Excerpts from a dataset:
────
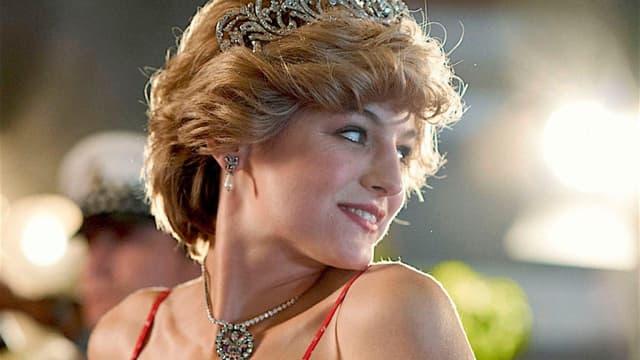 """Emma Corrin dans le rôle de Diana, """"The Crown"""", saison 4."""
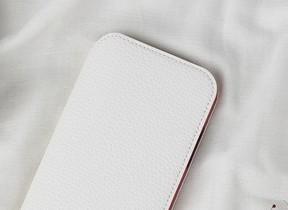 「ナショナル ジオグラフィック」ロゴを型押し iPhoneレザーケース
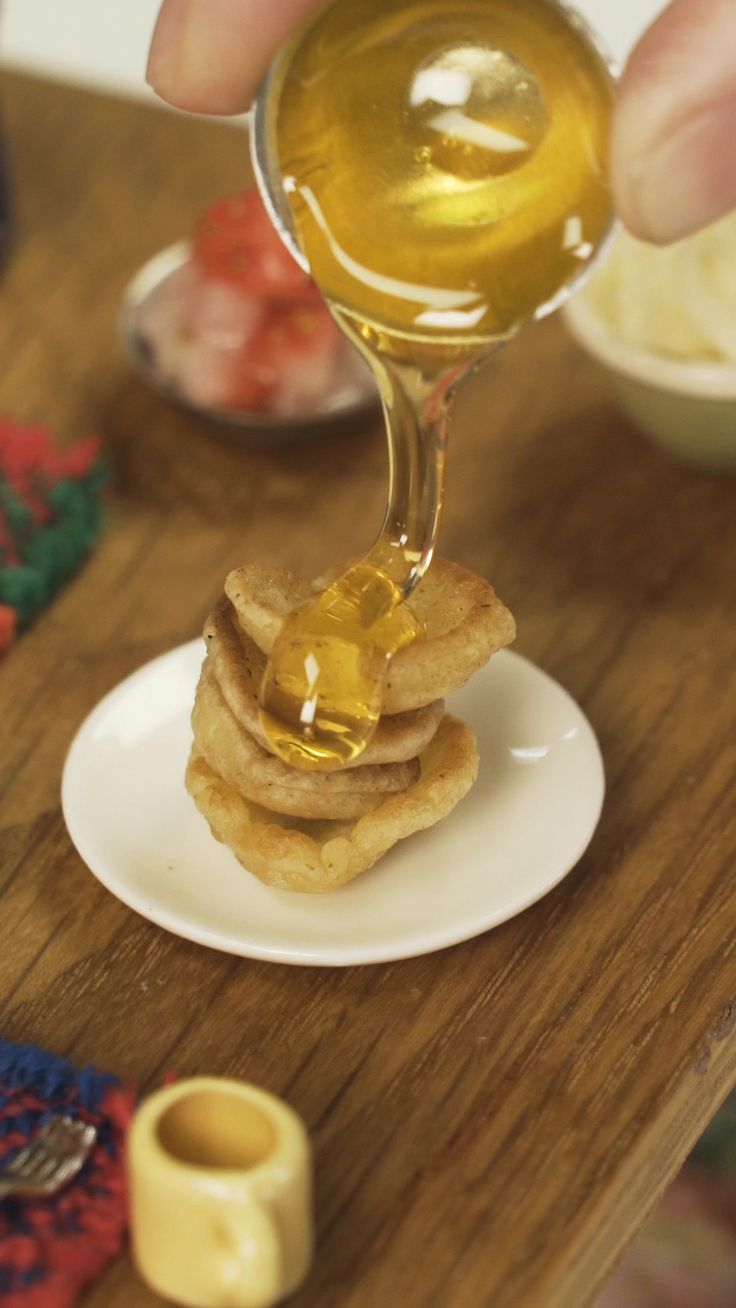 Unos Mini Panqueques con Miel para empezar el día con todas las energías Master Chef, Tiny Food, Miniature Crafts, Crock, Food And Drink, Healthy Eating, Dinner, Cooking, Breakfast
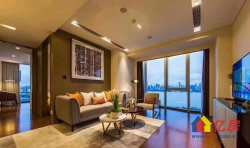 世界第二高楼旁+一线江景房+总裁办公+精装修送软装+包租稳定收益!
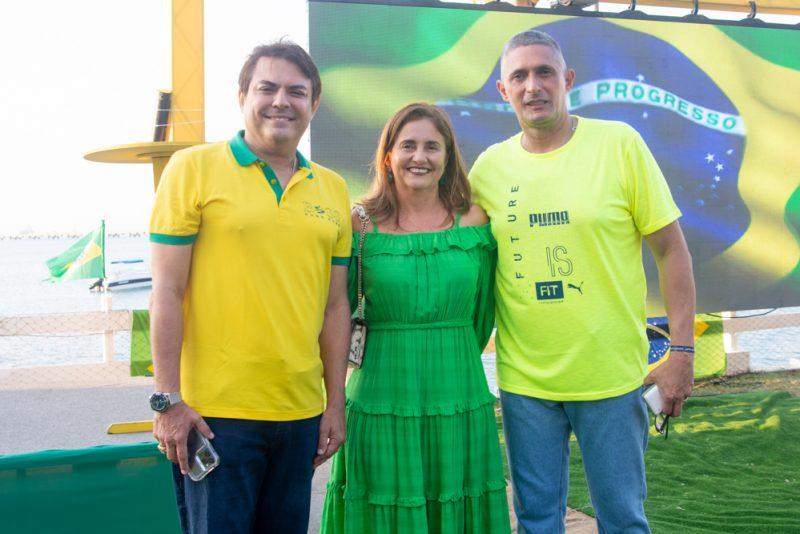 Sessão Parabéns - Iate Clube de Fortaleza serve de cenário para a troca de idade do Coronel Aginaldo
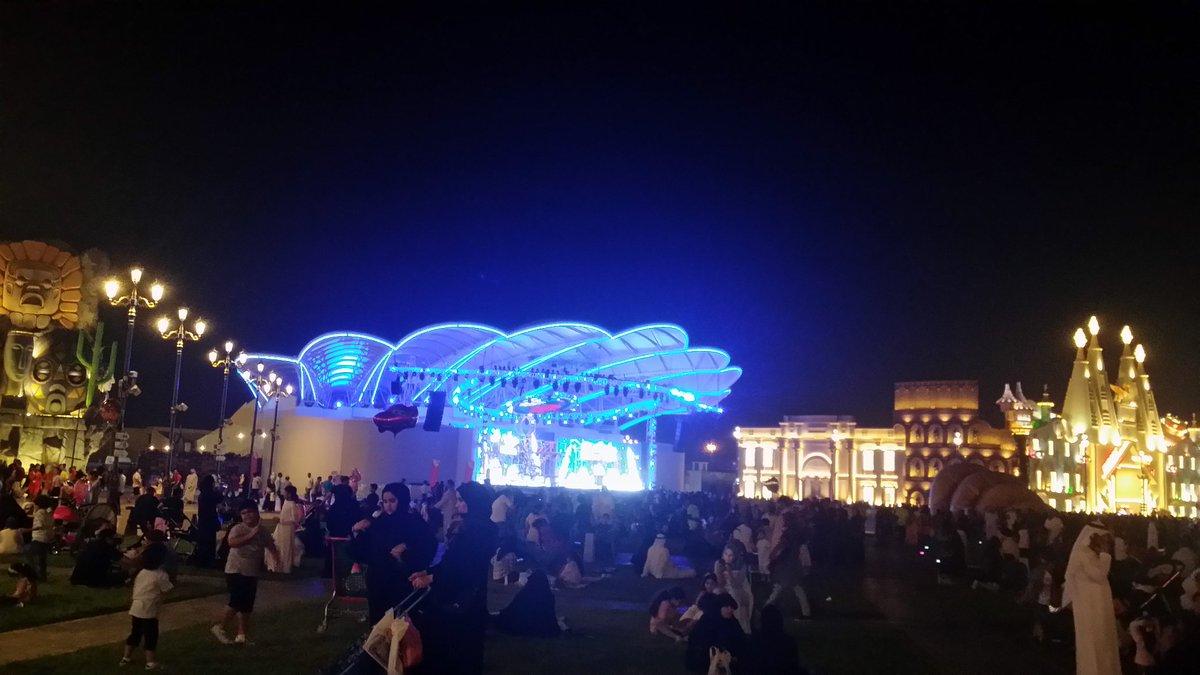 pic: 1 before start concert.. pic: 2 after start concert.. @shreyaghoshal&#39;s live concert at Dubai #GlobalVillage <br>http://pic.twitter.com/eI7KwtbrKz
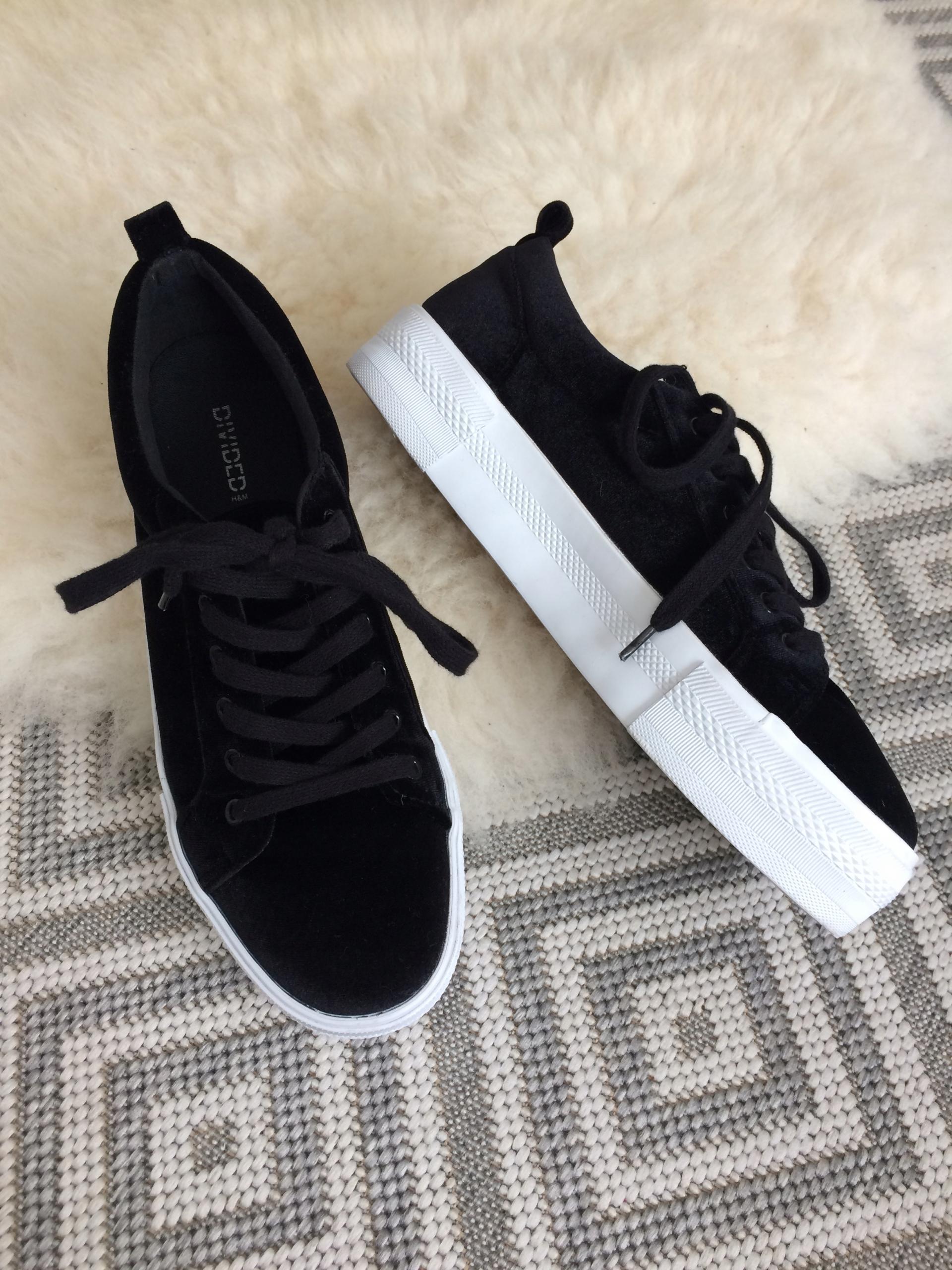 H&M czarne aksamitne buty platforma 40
────
> [How to complete this task] Nothing but the records, restated word for word and stripped of images, belongs in the answer.

> [Output for this task]
 """Emma Corrin dans le rôle de Diana, """"The Crown"""", saison 4."""
 「ナショナル ジオグラフィック」ロゴを型押し iPhoneレザーケース
 Unos Mini Panqueques con Miel para empezar el día con todas las energías Master Chef, Tiny Food, Miniature Crafts, Crock, Food And Drink, Healthy Eating, Dinner, Cooking, Breakfast
 世界第二高楼旁+一线江景房+总裁办公+精装修送软装+包租稳定收益!
 Sessão Parabéns - Iate Clube de Fortaleza serve de cenário para a troca de idade do Coronel Aginaldo
 pic: 1 before start concert.. pic: 2 after start concert.. @shreyaghoshal&#39;s live concert at Dubai #GlobalVillage <br>http://pic.twitter.com/eI7KwtbrKz
 H&M czarne aksamitne buty platforma 40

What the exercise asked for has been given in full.